In this story of fasting in the Bible, Daniel and his friends requested to abstain from certain foods while in service to the king of Babylon.
At that time I, Daniel, mourned for three weeks. I ate no choice food; no meat or wine touched my lips; and I used no lotions at all until the three weeks were over.
Daniel demonstrated Biblical fasting by abstaining from certain foods and other pleasures in an act of mourning.
“Even now,” declares the Lord,
“return to me with all your heart,
with fasting and weeping and mourning.”
In this call to repentance through the prophet Joel, the Lord pleaded with His people to turn back to Him. They could show their genuine repentance through fasting.
The Ninevites believed God. A fast was proclaimed, and all of them, from the greatest to the least, put on sackcloth.
It wasn’t just the Israelites who fasted as an act of repentance. After Jonah preached to them, the notoriously evil people of Nineveh did too!
Then Jesus was led by the Spirit into the wilderness to be tempted by the devil. After fasting forty days and forty nights, he was hungry.
Jesus himself fasted in an act of humility and devotion, imitating Moses’ and Elijah’s 40-day fasts, before being tempted by the devil.
“When you fast, do not look somber as the hypocrites do, for they disfigure their faces to show others they are fasting. Truly I tell you, they have received their reward in full. But when you fast, put oil on your head and wash your face, so that it will not be obvious to others that you are fasting, but only to your Father, who is unseen; and your Father, who sees what is done in secret, will reward you.”
As part of the Sermon on the Mount, Jesus got to the heart of Biblical fasting. It shouldn’t be done for just for show.
Jesus answered, “How can the guests of the bridegroom mourn while he is with them? The time will come when the bridegroom will be taken from them; then they will fast.”
When asked why His disciples didn’t fast as the disciples of John and the Pharisees did, Jesus explained that they did not need to fast while He was among them. He indicated that they would fast in mourning when He left them.
There was also a prophet, Anna, the daughter of Penuel, of the tribe of Asher. She was very old; she had lived with her husband seven years after her marriage, and then was a widow until she was eighty-four. She never left the temple but worshiped night and day, fasting and praying.
Anna, a prophetess and one of the first people to behold the Messiah, practiced habitual fasting in the temple as an ongoing expression of devotion and worship.
To some who were confident of their own righteousness and looked down on everyone else, Jesus told this parable: “Two men went up to the temple to pray, one a Pharisee and the other a tax collector. The Pharisee stood by himself and prayed: ‘God, I thank you that I am not like other people—robbers, evildoers, adulterers—or even like this tax collector.
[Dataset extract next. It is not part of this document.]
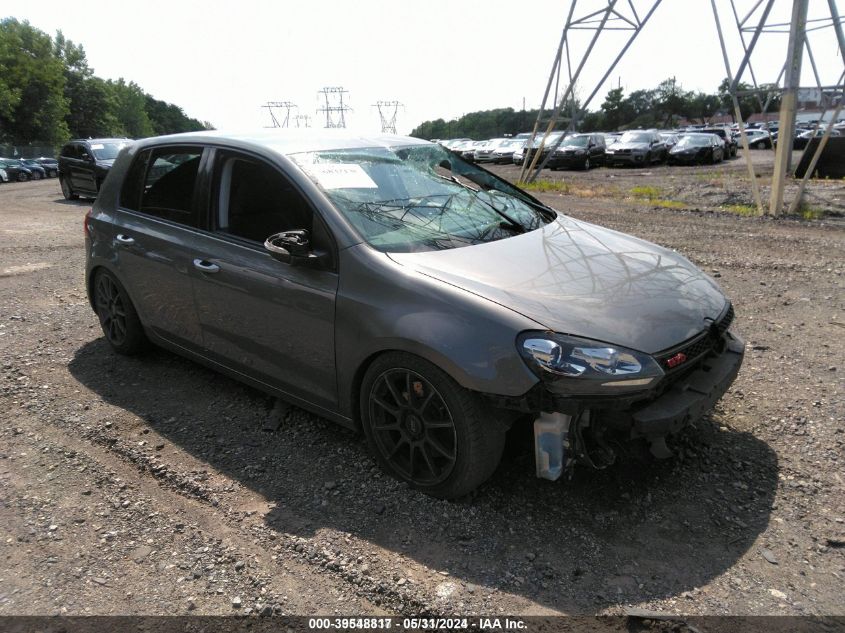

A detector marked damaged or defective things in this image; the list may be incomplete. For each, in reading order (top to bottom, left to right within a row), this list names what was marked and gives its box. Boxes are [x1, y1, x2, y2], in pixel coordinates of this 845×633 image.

shattered windshield glass [290, 143, 552, 252]
damaged front end [494, 304, 744, 476]
damaged grille [652, 302, 732, 372]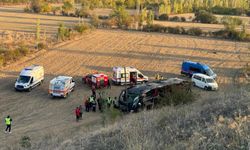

I fast twice a week and give a tenth of all I get.'”
In a parable, Jesus talked about habitual fasting done the wrong way: as an empty religious act.
For three days he was blind, and did not eat or drink anything.
When Saul (Paul) encountered the risen Jesus on the road and was struck blind, he fasted before getting baptized.
While they were worshiping the Lord and fasting, the Holy Spirit said, “Set apart for me Barnabas and Saul for the work to which I have called them.” So after they had fasted and prayed, they placed their hands on them and sent them off.
The church leaders in Antioch observed Christian fasting before sending people on a mission trip.
1 Corinthians 7:5
Do not deprive each other except perhaps by mutual consent and for a time, so that you may devote yourselves to prayer. Then come together again so that Satan will not tempt you because of your lack of self-control.
In his instruction to married couples, Paul suggested a Christian fast from sex as an act of devotion and worship.